* **Problem requirements**: Reproduce the data word for word, from its first line through the line containing "<instances>", with both of those lines included.

* **Input for this task**:

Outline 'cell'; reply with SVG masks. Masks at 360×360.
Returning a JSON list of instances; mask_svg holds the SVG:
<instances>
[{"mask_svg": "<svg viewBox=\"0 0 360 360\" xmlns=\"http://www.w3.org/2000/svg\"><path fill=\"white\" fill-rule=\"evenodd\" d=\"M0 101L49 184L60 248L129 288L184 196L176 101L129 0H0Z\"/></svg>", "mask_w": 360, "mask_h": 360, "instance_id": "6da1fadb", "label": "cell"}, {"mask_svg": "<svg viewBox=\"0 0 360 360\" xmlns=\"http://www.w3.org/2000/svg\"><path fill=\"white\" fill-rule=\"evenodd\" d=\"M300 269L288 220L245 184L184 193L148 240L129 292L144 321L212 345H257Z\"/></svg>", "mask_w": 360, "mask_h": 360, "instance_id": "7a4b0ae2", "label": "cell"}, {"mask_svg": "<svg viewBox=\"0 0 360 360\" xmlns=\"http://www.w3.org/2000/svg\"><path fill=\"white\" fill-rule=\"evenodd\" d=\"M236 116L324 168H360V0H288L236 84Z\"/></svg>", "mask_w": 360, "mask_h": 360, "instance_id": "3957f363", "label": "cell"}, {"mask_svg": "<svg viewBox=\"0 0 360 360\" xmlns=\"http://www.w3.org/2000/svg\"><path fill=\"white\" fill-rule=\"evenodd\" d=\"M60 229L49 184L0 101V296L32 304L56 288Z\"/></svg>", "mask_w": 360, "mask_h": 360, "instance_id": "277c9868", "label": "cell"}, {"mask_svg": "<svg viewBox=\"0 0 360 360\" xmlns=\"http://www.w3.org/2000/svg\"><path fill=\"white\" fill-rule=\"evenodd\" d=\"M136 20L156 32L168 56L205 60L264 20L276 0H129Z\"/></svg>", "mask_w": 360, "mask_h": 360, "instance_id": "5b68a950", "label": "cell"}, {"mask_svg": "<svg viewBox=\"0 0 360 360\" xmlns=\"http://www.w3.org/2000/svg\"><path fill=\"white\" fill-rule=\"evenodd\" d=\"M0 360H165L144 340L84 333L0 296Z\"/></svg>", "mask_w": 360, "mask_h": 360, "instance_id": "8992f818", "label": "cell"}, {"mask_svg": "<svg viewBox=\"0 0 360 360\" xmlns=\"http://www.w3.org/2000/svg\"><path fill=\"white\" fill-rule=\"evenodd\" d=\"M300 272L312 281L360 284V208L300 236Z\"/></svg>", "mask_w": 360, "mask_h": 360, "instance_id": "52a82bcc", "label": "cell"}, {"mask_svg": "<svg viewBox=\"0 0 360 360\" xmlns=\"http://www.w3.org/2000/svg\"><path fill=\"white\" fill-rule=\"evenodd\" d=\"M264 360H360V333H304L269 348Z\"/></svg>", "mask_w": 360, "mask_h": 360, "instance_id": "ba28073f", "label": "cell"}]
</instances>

* **Task output**:
Outline 'cell'; reply with SVG masks. Masks at 360×360.
Returning a JSON list of instances; mask_svg holds the SVG:
<instances>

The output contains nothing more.